### Study questions
a: In the business-conversations passage below, rewrite the paragraph that begins "While you may be chuckling" in a single shorter sentence that keeps its main point.
b: List every question the Review Board asks in the business-conversations passage below.
c: According to the business-conversations passage below, what kind of restaurant does the owner want to put in?

### Source passage
★ ★ ★ ★ ★ ★ ★

Let me replay what I envision the conversation between the last owner and the loan officer sounded like.

Peppers.png

officer: So you want to put in a Mexican restaurant.

owner: Yes

officer: What was the previous restaurant in that location?

owner: A Mexican restaurant.

officer: And before that?

owner: A Mexican restaurant.

officer: And before that?

….

officer: Ok – here’s a boat load of money. Good luck.

While you may be chuckling at the stupidity of that conversation realize that same conversation happens with great regularity every day throughout the modern business world.

Product Manager: …and that’s why we need to develop product X as soon as possible or we will lose millions of dollars.

Review Board: Didn’t we try that exact same thing two years ago and it only sold one copy?

PM: Yes.

RB: Was the product a bad product?

PM: No, actually it was quite good

RB: Is the market different now?

PM: Not really.

RB: So what is different now?

★ ★ ★ ★ ★ ★ ★

### Information provided
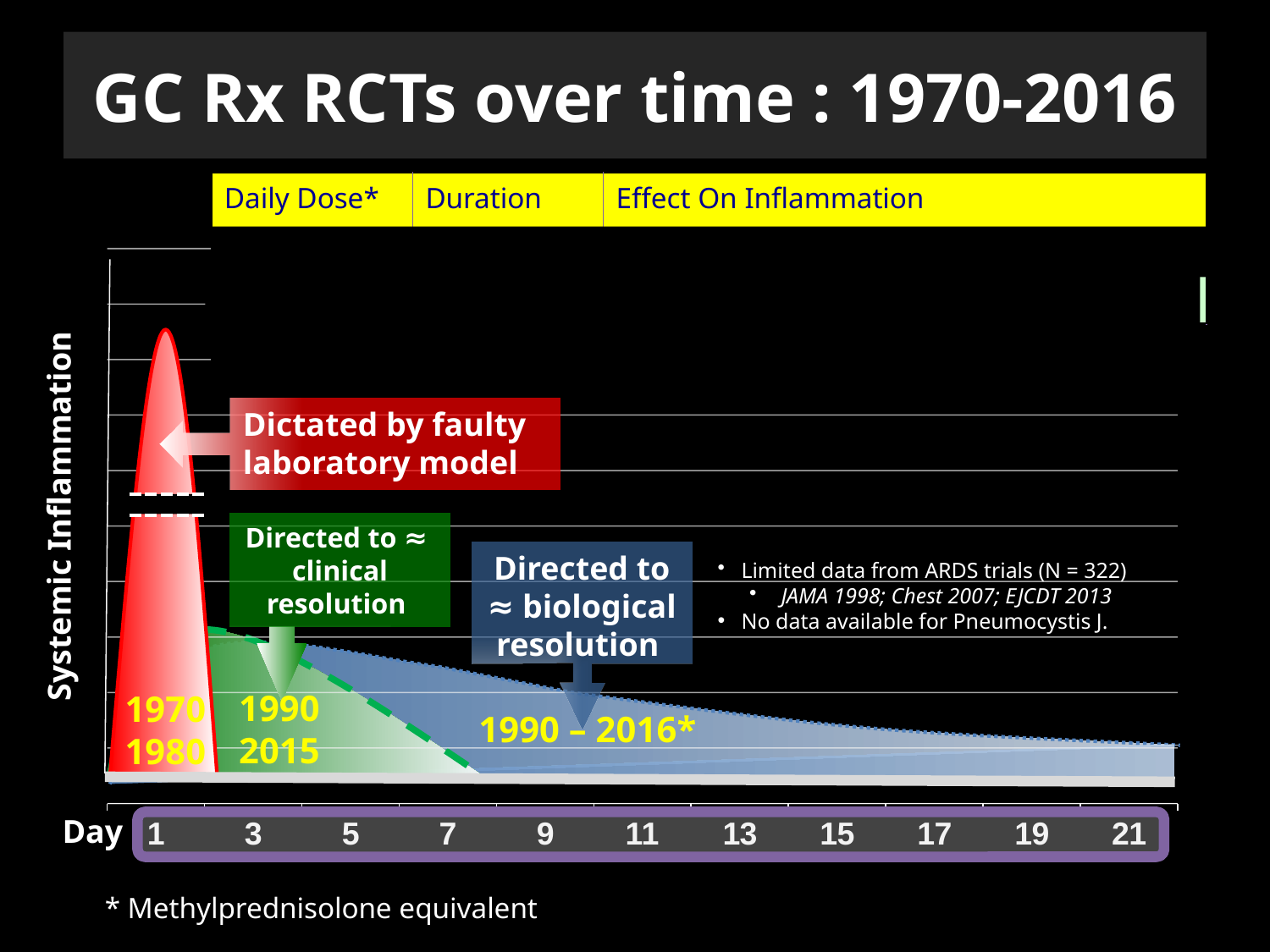
What colour is the 1970-1980 region of the chart? red Which era's curve extends furthest along the Day axis? 1990 – 2016* Which era's curve covers the shortest span of days? 1970-1980 What is the first day value shown on the horizontal axis? 1 How many day labels are shown along the horizontal axis? 11 What kind of chart is shown on the slide? area chart Which curve peaks higher, the 1970-1980 curve or the 1990-2015 curve? 1970-1980 Does the 1990 – 2016* curve rise or fall as the days increase from day 7 to day 21? fall Which era's curve reaches the highest level of systemic inflammation? 1970-1980 What label is shown on the vertical axis of the chart? Systemic Inflammation What is the last day value shown on the horizontal axis? 21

★ ★ ★ ★ ★ ★ ★

### Expected results
a: Though that conversation seems laughably foolish, the same kind happens regularly every day across the modern business world.

b:
- Didn't we try that exact same thing two years ago and it only sold one copy?
- Was the product a bad product?
- Is the market different now?
- So what is different now?

c: A Mexican restaurant.